Saved entries:
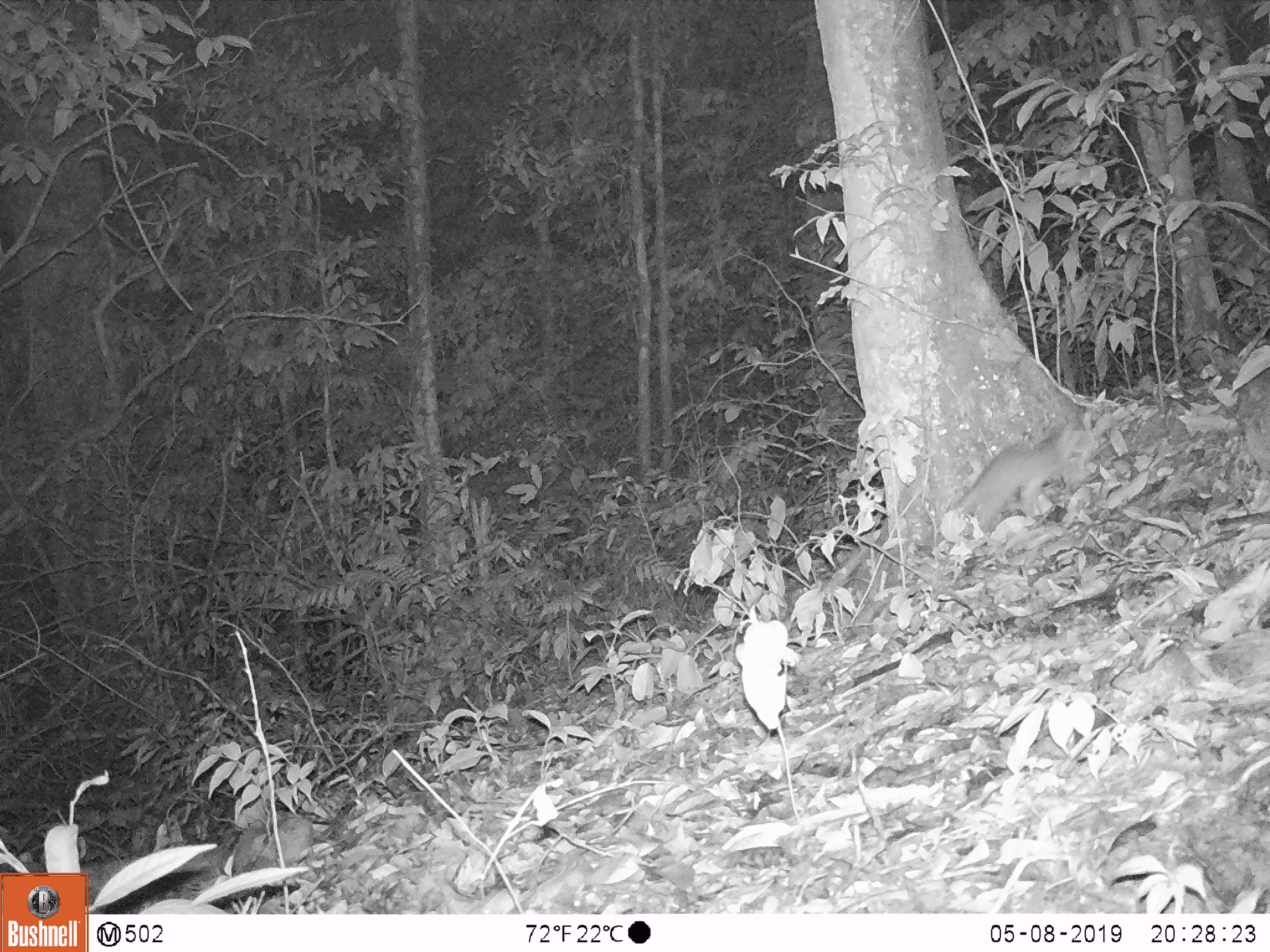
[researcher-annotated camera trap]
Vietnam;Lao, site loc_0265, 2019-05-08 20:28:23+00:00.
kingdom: Animalia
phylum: Chordata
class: Mammalia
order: Carnivora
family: Mustelidae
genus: Melogale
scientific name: Melogale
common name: ferret badger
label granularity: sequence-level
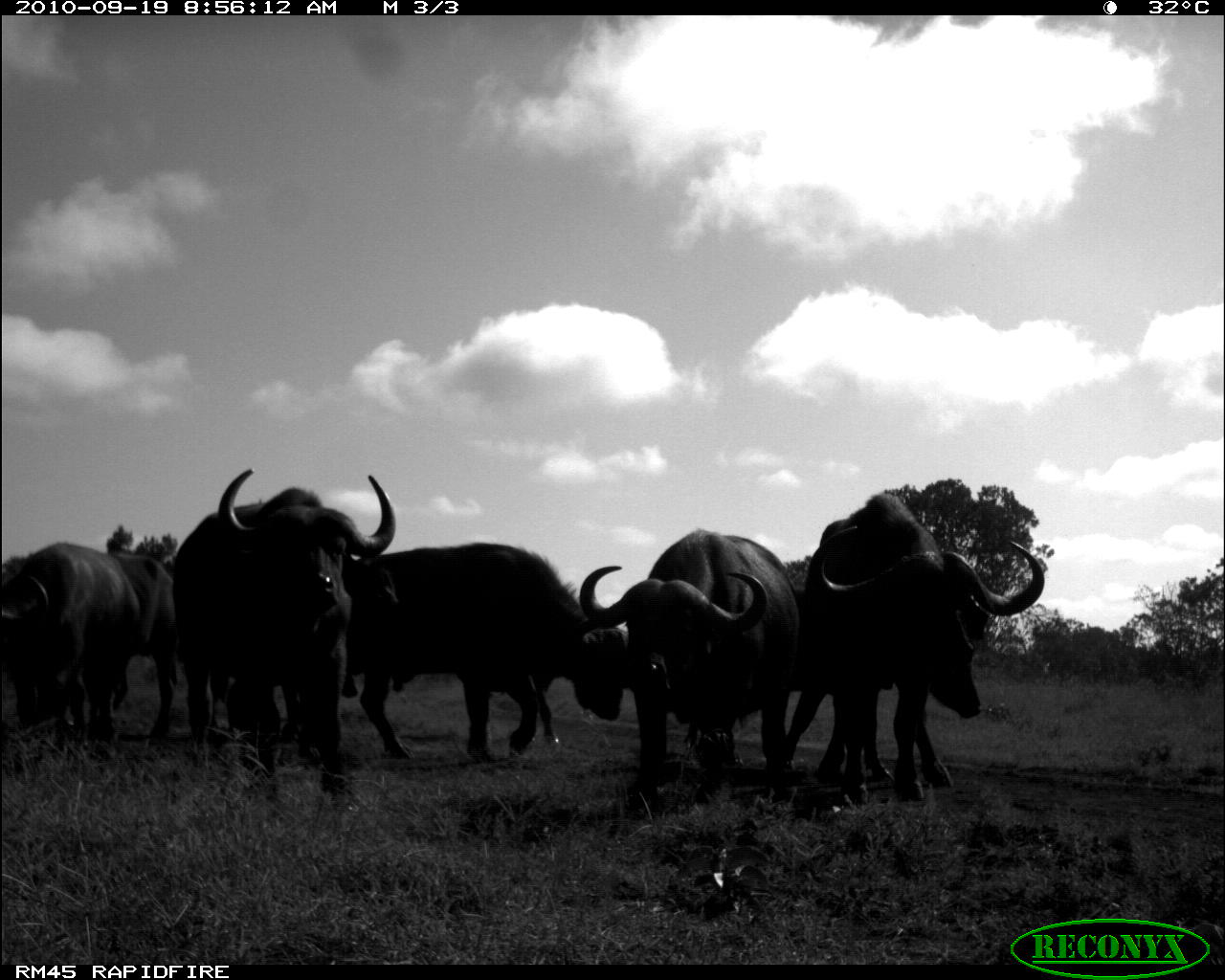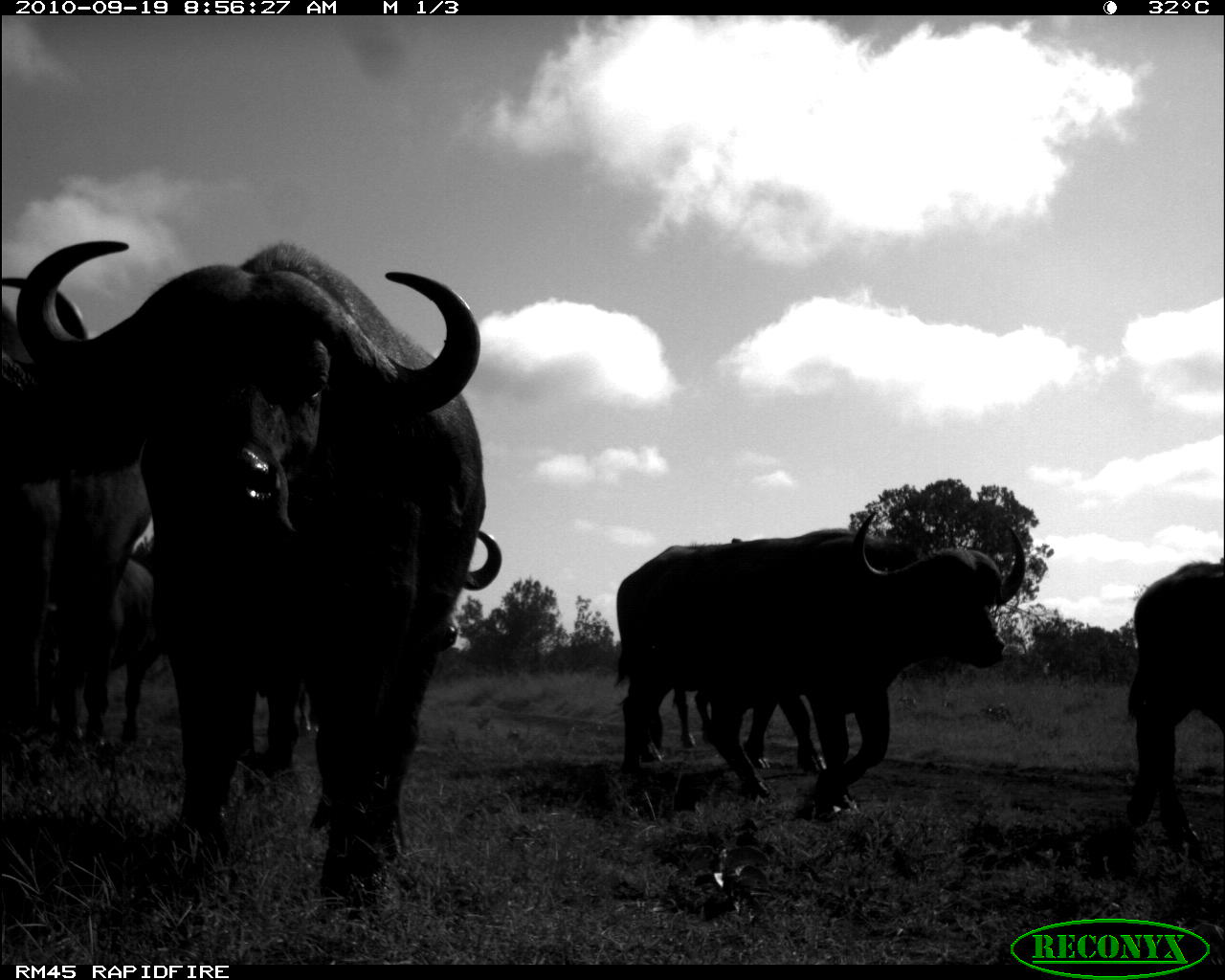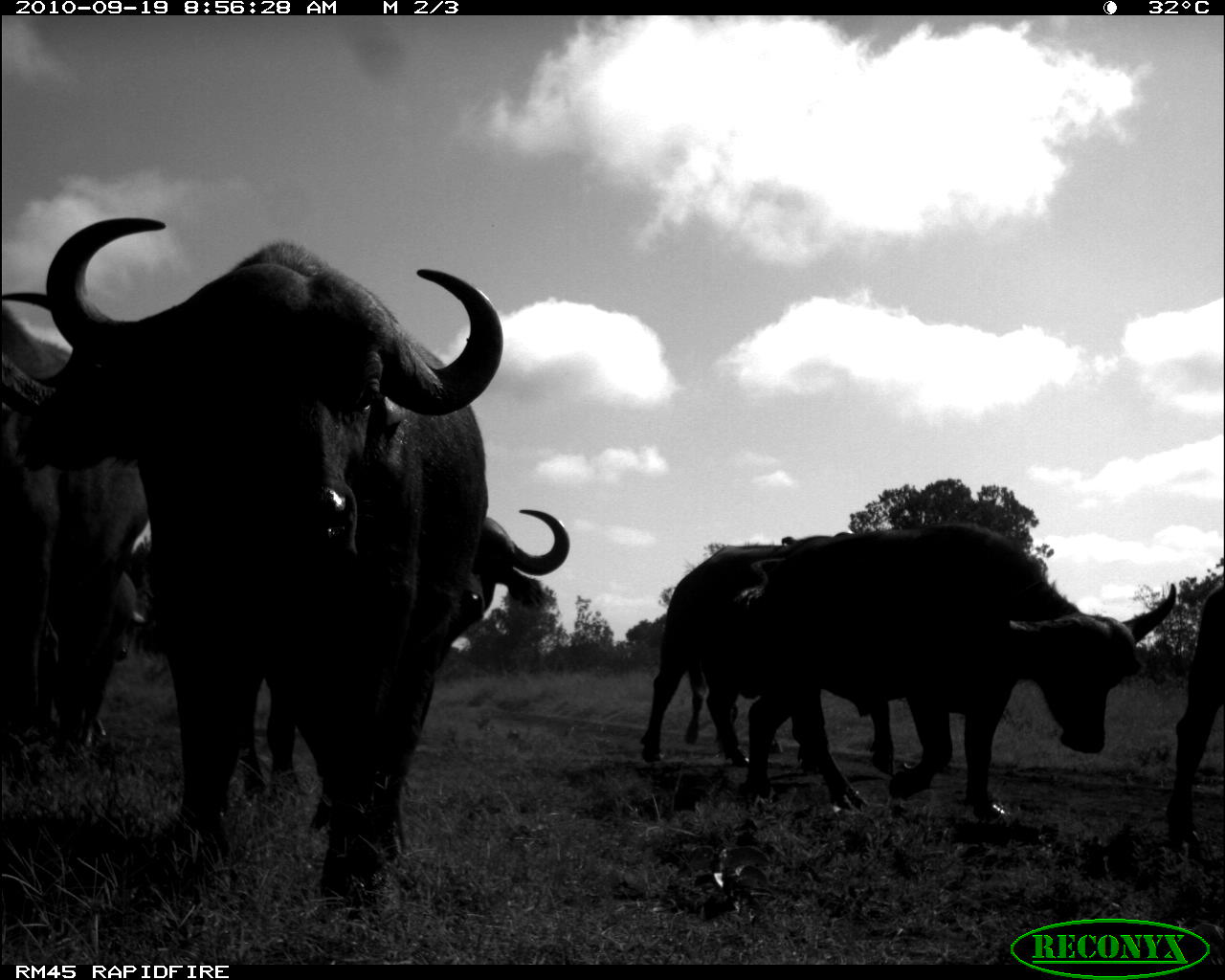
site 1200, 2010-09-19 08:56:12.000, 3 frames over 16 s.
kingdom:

Task:
Copy the data above line for line, skipping every picture.

Output of the task:
[researcher-annotated camera trap]
Vietnam;Lao, site loc_0265, 2019-05-08 20:28:23+00:00.
kingdom: Animalia
phylum: Chordata
class: Mammalia
order: Carnivora
family: Mustelidae
genus: Melogale
scientific name: Melogale
common name: ferret badger
label granularity: sequence-level
site 1200, 2010-09-19 08:56:12.000, 3 frames over 16 s.
kingdom:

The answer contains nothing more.